In 1964, the Stardust added a nine-story tower, bringing the
room count to 1,470. The Stardust was the leader in rooms until 1969
when the International opened. At this time it also remodeled its
landmark façade, expanding out into the parking lot by the highway. The
new façade raised the Stardust's name, still in electra-jag letters,
onto a pole above the exploding universe.
In 1965, a new roadside sign replaced the old circular sign
at a cost of $500,000. Its form was blurred by a scatter of star shapes,
a shower of stardust. At night, incorporating neon and incandescent
bulbs in the animation sequence, light fell from the stars, sprinkling
from the top of the 188 foot tall sign down over the Stardust name,
igniting a frenzy and then snowing down onto the fortunate people below.
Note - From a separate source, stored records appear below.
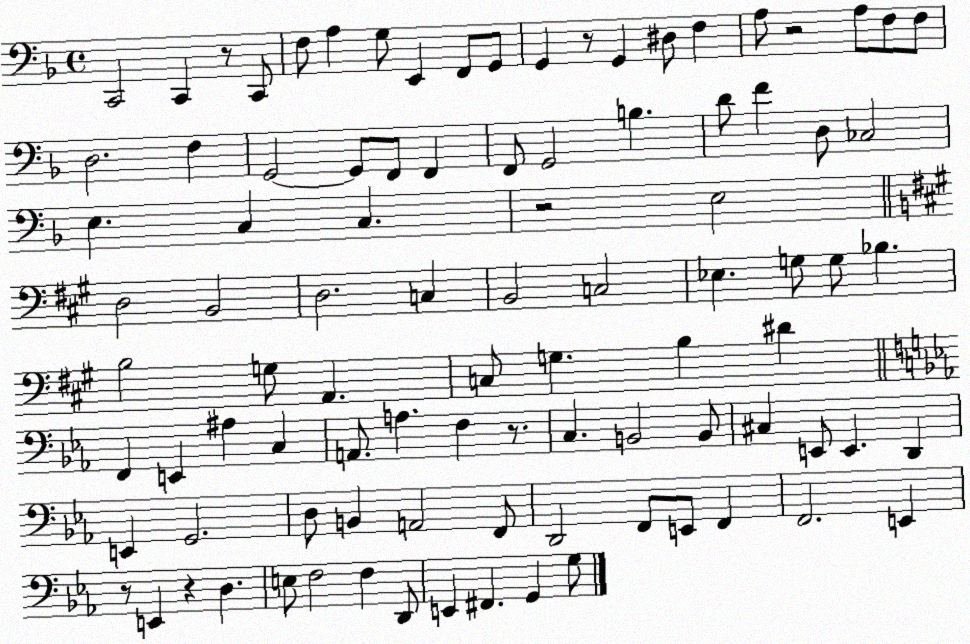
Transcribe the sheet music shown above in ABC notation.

X:1
T:Untitled
M:4/4
L:1/4
K:F
C,,2 C,, z/2 C,,/2 F,/2 A, G,/2 E,, F,,/2 G,,/2 G,, z/2 G,, ^D,/2 F, A,/2 z2 A,/2 F,/2 F,/2 D,2 F, G,,2 G,,/2 F,,/2 F,, F,,/2 G,,2 B, D/2 F D,/2 _C,2 E, C, C, z2 E,2 D,2 B,,2 D,2 C, B,,2 C,2 _E, G,/2 G,/2 _B, B,2 G,/2 A,, C,/2 G, B, ^D F,, E,, ^A, C, A,,/2 A, F, z/2 C, B,,2 B,,/2 ^C, E,,/2 E,, D,, E,, G,,2 D,/2 B,, A,,2 F,,/2 D,,2 F,,/2 E,,/2 F,, F,,2 E,, z/2 E,, z D, E,/2 F,2 F, D,,/2 E,, ^F,, G,, G,/2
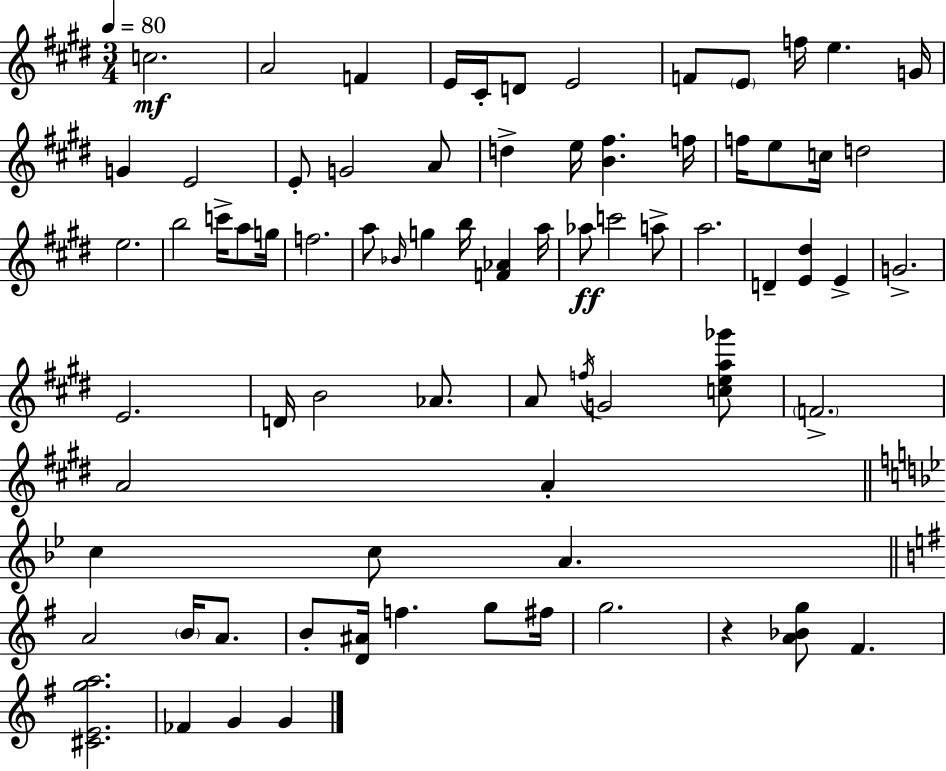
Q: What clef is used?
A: treble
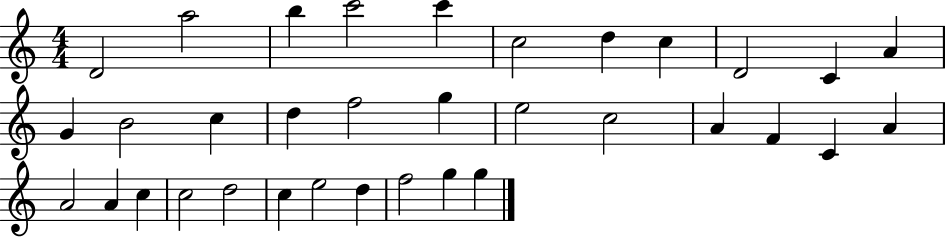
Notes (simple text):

D4/h A5/h B5/q C6/h C6/q C5/h D5/q C5/q D4/h C4/q A4/q G4/q B4/h C5/q D5/q F5/h G5/q E5/h C5/h A4/q F4/q C4/q A4/q A4/h A4/q C5/q C5/h D5/h C5/q E5/h D5/q F5/h G5/q G5/q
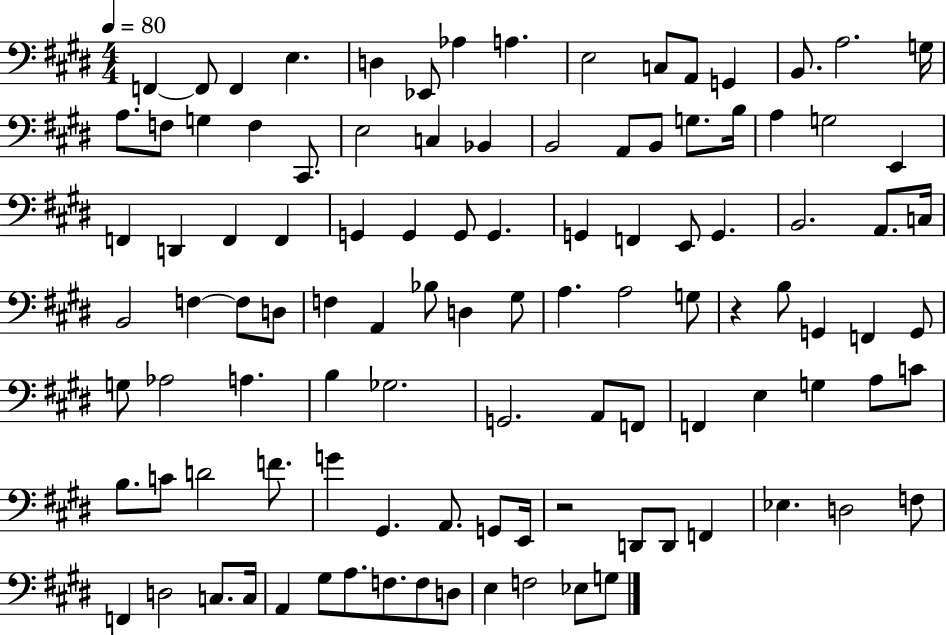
X:1
T:Untitled
M:4/4
L:1/4
K:E
F,, F,,/2 F,, E, D, _E,,/2 _A, A, E,2 C,/2 A,,/2 G,, B,,/2 A,2 G,/4 A,/2 F,/2 G, F, ^C,,/2 E,2 C, _B,, B,,2 A,,/2 B,,/2 G,/2 B,/4 A, G,2 E,, F,, D,, F,, F,, G,, G,, G,,/2 G,, G,, F,, E,,/2 G,, B,,2 A,,/2 C,/4 B,,2 F, F,/2 D,/2 F, A,, _B,/2 D, ^G,/2 A, A,2 G,/2 z B,/2 G,, F,, G,,/2 G,/2 _A,2 A, B, _G,2 G,,2 A,,/2 F,,/2 F,, E, G, A,/2 C/2 B,/2 C/2 D2 F/2 G ^G,, A,,/2 G,,/2 E,,/4 z2 D,,/2 D,,/2 F,, _E, D,2 F,/2 F,, D,2 C,/2 C,/4 A,, ^G,/2 A,/2 F,/2 F,/2 D,/2 E, F,2 _E,/2 G,/2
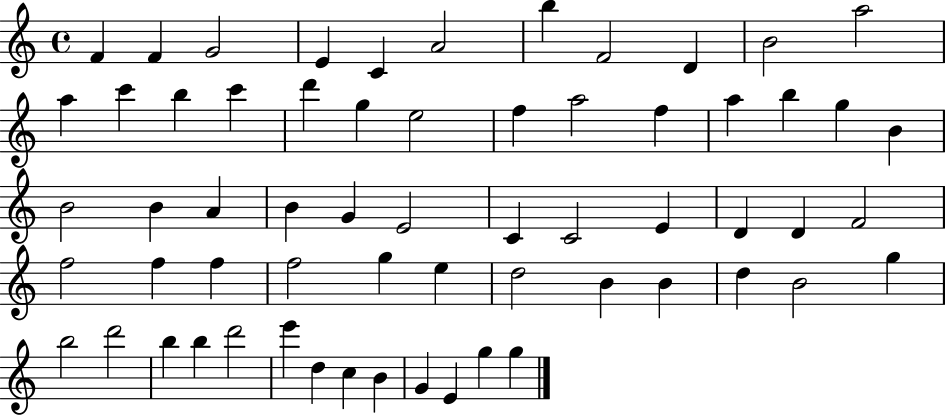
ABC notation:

X:1
T:Untitled
M:4/4
L:1/4
K:C
F F G2 E C A2 b F2 D B2 a2 a c' b c' d' g e2 f a2 f a b g B B2 B A B G E2 C C2 E D D F2 f2 f f f2 g e d2 B B d B2 g b2 d'2 b b d'2 e' d c B G E g g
In 1966, Howard Hughes attempted to buy the Stardust for
$30.5 million but the antitrust division blocked his takeover on the
grounds that his acquisition of any more gambling resorts might violate
the Sherman Antitrust Act.
In November of 1969, Parvin-Dohrmann Corporation purchased
the Stardust for an undisclosed amount.
In 1977, the Stardust went through another remodeling. The
galactic theme was abandoned, though the roadside sign remained, and the
façade was covered with animated neon tubing and trimmed with mirrored
finish facets. The new porte cochere sparkled with 1,000 small
incandescent bulbs. The encrustation of bulbs turned solid mass into
ethereal form.
In 1984, Nevada Gaming Commission gave the highest fine ever
issued in Nevada with the $3 million fine against the resort for
skimming.
Suspicions, accusations and controversy about the Stardust's
mob owners over the years were finally squelched when Sam Boyd purchased
the Stardust in March of 1985.
In 1991, a subdued Helvetica typeface replaced the Stardust
sign's Jetsonian lettering. The oasis accented by fountains of neon has
become a walled city of red, blue, and green tower illuminated by
spotlight.
Now the Stardust contains 100,000 square feet of gambling
casino including 73 gaming tables, and 1,950 slot, keno and video poker
machines.
As the last resort built in the 50s, it has updated itself
costing $300 million to include 2,100 guest rooms and two landscaped
swimming pools, golf, and an athletic facilities.
The conference center is now 25,000 square feet and can
accommodate meetings and banquets for groups of 25 to 2,000.
Lido de Paris was replaced in 1992 with Enter the Night which
closed in 1999.
In October of 1999, 57 year old Wayne Newton signed the
biggest entertainment deal in Las Vegas history performing exclusively
at the Stardust 40 weeks per year at approximately $25 million per in
the 920-seat Stardust Theater, renamed the Wayne Newton Theater.